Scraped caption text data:
+ + + + + + +

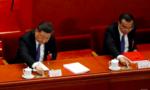 Trung Quốc thông qua nghị quyết soạn thảo luật an ninh Hong Kong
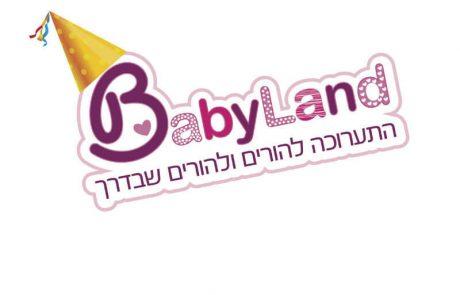"""<span class=""""entry-title-primary"""">בייבילנד חוגגת 10 לתערוכת מוצרי התינוקות הגדולה בישראל</span> <span class=""""entry-subtitle"""">שלל חידושים, מתנות, הפתעות וחוויות - ימים ג'-ה', 7-9.11 גני התערוכה ת""""א</span>"""
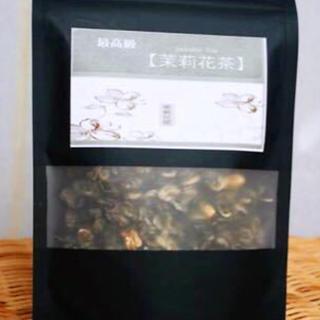 最高級ジャスミン茶   蒙頂山 花毛峰 無農薬栽培(茶)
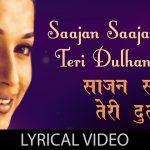 Sajan Sajan Teri Dulhan Lyrics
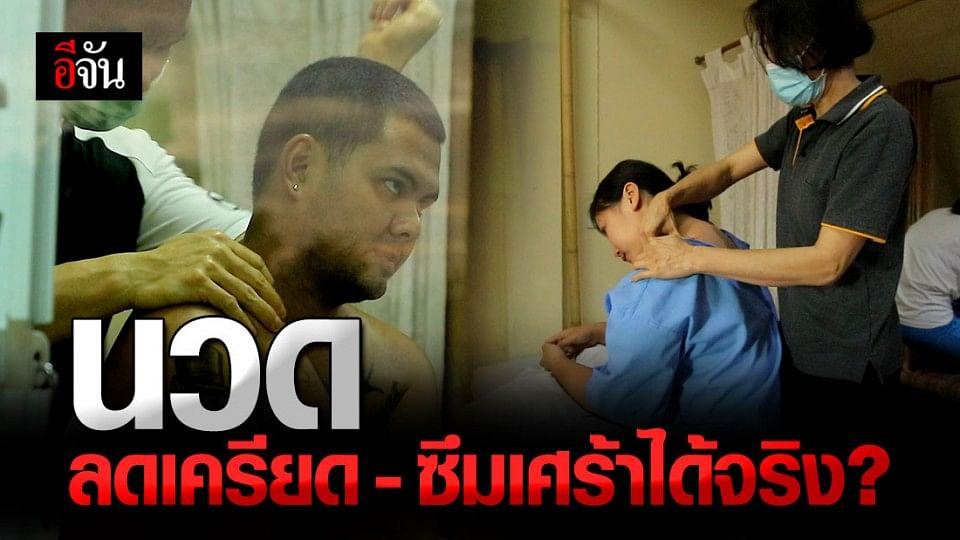 วิจัยชี้ นวดแผนไทยช่วยบรรเทาโรคซึมเศร้าได้!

+ + + + + + +

*To do*: Locate "蒙頂山 花毛峰 無農薬栽培(茶)" in the entries above. Copy, exactly and only, the lines from that line to the end, leaving out the pictures.

*Exercise result*:
 最高級ジャスミン茶   蒙頂山 花毛峰 無農薬栽培(茶)
 Sajan Sajan Teri Dulhan Lyrics
 วิจัยชี้ นวดแผนไทยช่วยบรรเทาโรคซึมเศร้าได้!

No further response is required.